Post-COVID metropolis and Uber

Shin-pei Tsay
Uber Under the Hood
3 min readSep 22, 2021

As the world considers its post-pandemic future, many questions about changes in cities, travel, mobility, work, and consumer preferences have been floated. Uber commissioned WXY to take a look at the emerging trends around urban development and transportation against data from Uber’s Rides business in 4 cities and towns in the US (New York City, Phoenix, Cincinnati, and Waco) and 4 cities globally to better understand how people were using rideshare and whether there were any indication of changes that will stick.

A few notable findings emerged:

  • When cities thrive, Uber thrives. When local economies are active and diverse, where there is a lot to do and a lot to go to, when public transport systems are robust, Uber thrives.
  • Uber is an essential platform that meets the needs of low-income riders, and even more so during the pandemic. Uber has captive riders on its platform, e.g. people without mobility options. Uber served as an essential mode of transportation for essential workers during COVID, but also served as such before COVID and will do as cities start reopening.
  • Uber supplements transit for essential work; it’s mobility insurance.
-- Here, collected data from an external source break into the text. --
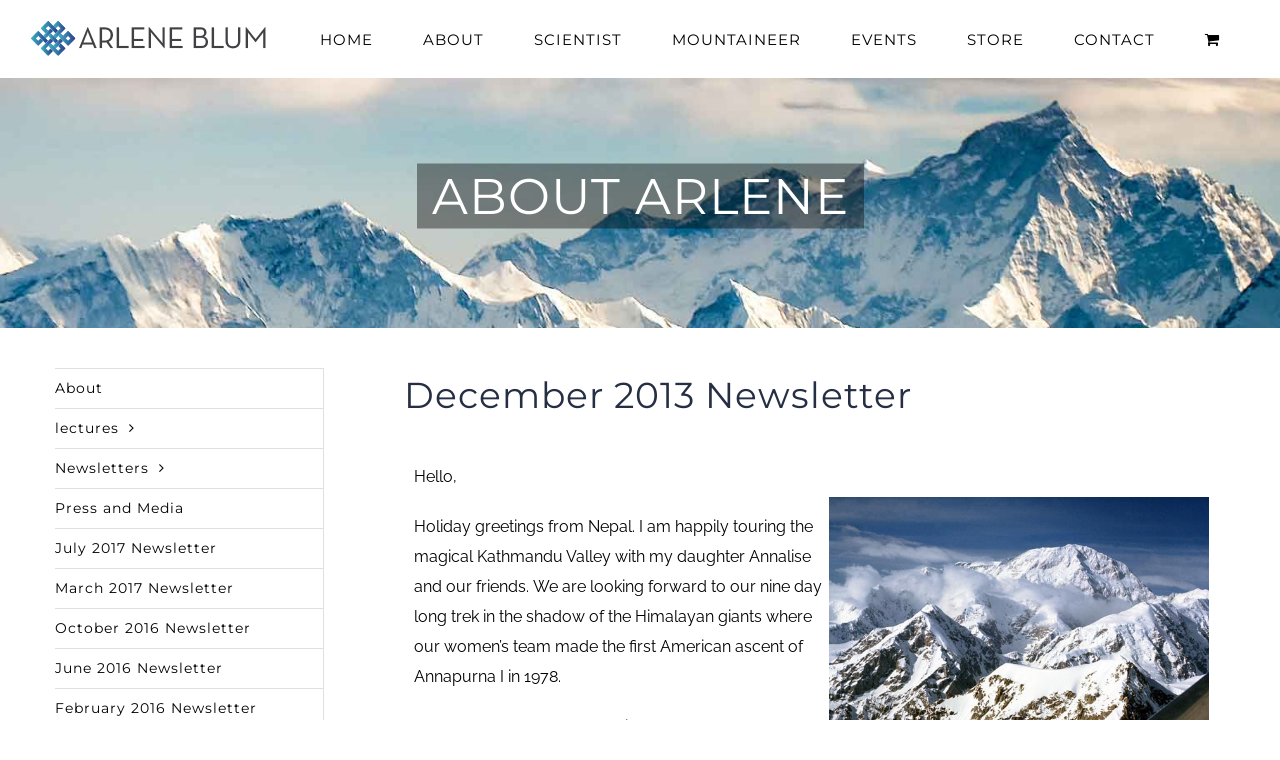

--- FILE ---
content_type: text/html; charset=UTF-8
request_url: https://www.arleneblum.com/?spu_action=spu_load
body_size: 667
content:
<!-- Popups v1.9.3.8 - https://wordpress.org/plugins/popups/ --><style type="text/css">
#spu-2830 .spu-close{
	font-size: 16px;
	color:#aaaaaa;
	text-shadow: 0 1px 0 #fff;
}
#spu-2830 .spu-close:hover{
	color:#000;
}
#spu-2830 {
	background-color: #ffffff;
	background-color: rgba(255,255,255,1);
	color: #333;
	padding: 25px;
		border-radius: 0px;
	-moz-border-radius: 0px;
	-webkit-border-radius: 0px;
	-moz-box-shadow:  0px 0px 10px 1px #666;
	-webkit-box-shadow:  0px 0px 10px 1px #666;
	box-shadow:  0px 0px 10px 1px #666;
	width: 600px;

}
#spu-bg-2830 {
	opacity: 0.8;
	background-color: #000;
}
/*
		* Add custom CSS for this popup
		* Be sure to start your rules with #spu-2830 { } and use !important when needed to override plugin rules
		*/</style>
<div class="spu-bg" id="spu-bg-2830"></div>
<div class="spu-box  spu-centered spu-total- " id="spu-2830"
 data-box-id="2830" data-trigger="seconds"
 data-trigger-number="5"
 data-spuanimation="fade" data-tconvert-cookie="d" data-tclose-cookie="d" data-dconvert-cookie="999" data-dclose-cookie="30" data-nconvert-cookie="spu_conversion_2830" data-nclose-cookie="spu_closing_2830" data-test-mode="0"
 data-auto-hide="0" data-close-on-conversion="1" data-bgopa="0.8" data-total=""
 style="left:-99999px !important;right:auto;" data-width="600" >
	<div class="spu-content"><h2 style="text-align: center;">Sign up for Arlene&#8217;s quarterly email newsletters.</h2>
<p style="text-align: center;"><div class="fusion-aligncenter"><a class="fusion-button button-flat fusion-button-default-size button-default fusion-button-default button-1 fusion-button-default-span fusion-button-default-type" target="_blank" rel="noopener noreferrer" href="/newsletter/"><span class="fusion-button-text awb-button__text awb-button__text--default">Sign Up</span></a></div></p>
</div>
	<span class="spu-close spu-close-popup top_right"><i class="spu-icon spu-icon-close"></i></span>
	<span class="spu-timer"></span>
	</div>
<!-- / Popups Box -->
<div id="fb-root" class=" fb_reset"></div>

--- FILE ---
content_type: text/css
request_url: https://www.arleneblum.com/wp-content/themes/Avada-Child-Theme/style.css?ver=1589911470
body_size: 345
content:
/*
Theme Name: Avada Child
Description: Child theme for Avada theme
Author: ThemeFusion
Author URI: https://theme-fusion.com
Template: Avada
Version: 1.0.0
Text Domain:  Avada
*/

.fake-fusion {
	max-width: 748px;
}

.form-row {
	margin-bottom: 2em;
}

.form-row.hidden {
	display: none;
}

.form-row.side-by-side {
	margin-bottom: 0;
}

.form-row.side-by-side .one-half {
	margin-bottom: 2em;
}

.form-row label {
	display: block;
	font-weight: bold;
}

.form-row label.required:after {
	content: "*";
	display: inline-block;
	margin-left: 2px;
	color: #960808;
	font-weight: bold;
}

.checkbox-row label {
	display: inline-block;
	font-size: 14px;
	font-weight: normal;
	cursor: pointer;
}

.checkbox-row input[type=checkbox]:checked + label {
	font-weight: bold;
}

.form-required-legend {
	color: #960808;
	font-weight: bold;
}

.form-row textarea {
	width: 100%;
	border: 1px solid #dddddd;
	padding: 13px 15px;
	height: 160px;
    -webkit-appearance: none;
}

.msg {
	margin-bottom: 1em;
	padding: 1em;
	background: #ddd;
	border: 1px solid #aaa;
}

.msg.msg-danger {
	color: #721c24;
	background: #f8d7da;
	border-color: #f5c6cb;
}

.msg.msg-danger a {
	color: inherit;
	text-decoration: underline;
}


@media only screen and (min-width: 768px) {
	
	.form-row.side-by-side {
		margin-bottom: 2em;
	}
	
	.form-row.side-by-side .one-half {
		margin-bottom: 0;
		float: left;
		width: 48%;
		margin-right: 4%;
	}
	
	.form-row.side-by-side .one-half:last-child {
		margin-right: 0;
	}
	
} /* 768px */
Essential work destinations were popular destinations during COVID, and Uber was the insurance policy for people getting to essential jobs when transit service had to be cut. Similarly, when people needed to visit open spaces during the pandemic, they used Uber when they didn’t have another option.
  • Potential for mixed uses everywhere. There’s still some uncertainty about how central business districts will recover, but across all regions, there was more demand from districts with a mix of residential, retail, and office. This is particularly relevant to the United States and Canadian context where these kinds of developments are less typical.

Key takeaways:

Mobility for lower-income communities

Uber served as a form of mobility insurance for districts that didn’t have as many transit options. While trips decreased significantly in most areas, low-income households appeared to use Uber more consistently throughout the pandemic. And in some cases, we actually saw more trips to areas with lots of essential jobs, such as distribution centers or hospitals. We see this building on pre-COVID studies about mobility choices by lower-income communities and a survey of travel choices during the pandemic.

Car ownership as the shared competitor

For the data we looked at, Uber and transit use seem to be on the same recovery trendline while private car travel is rebounding faster. As cities continue to reopen, transit ridership is still at 50 to 70 percent of pre-pandemic (April 2019) levels in the 8 US and global cities we looked at. Trips on Uber have recovered to similar levels in all but one of these cities at the time of the report (Hong Kong). Meanwhile, overall vehicle miles traveled from private car use grew to pre-COVID or above levels in some places. This corroborates a growing body of evidence that Uber and transit are used by the same multimodal riders and that private car ownership is the shared competitor. It also correlates with the data that shows that private car driving continues to dominate travel choices and actually grew during the pandemic.

There’s still a lot of uncertainty about what recovery will look like, but we hope that there will be a concerted effort to address the stark need for greater access with solutions that also address climate and equity challenges. On-demand, shared mobility provided an essential service during the pandemic, especially for people who have comparatively fewer options, and there’s potential for it to continue to have outsized impact in building back better as well.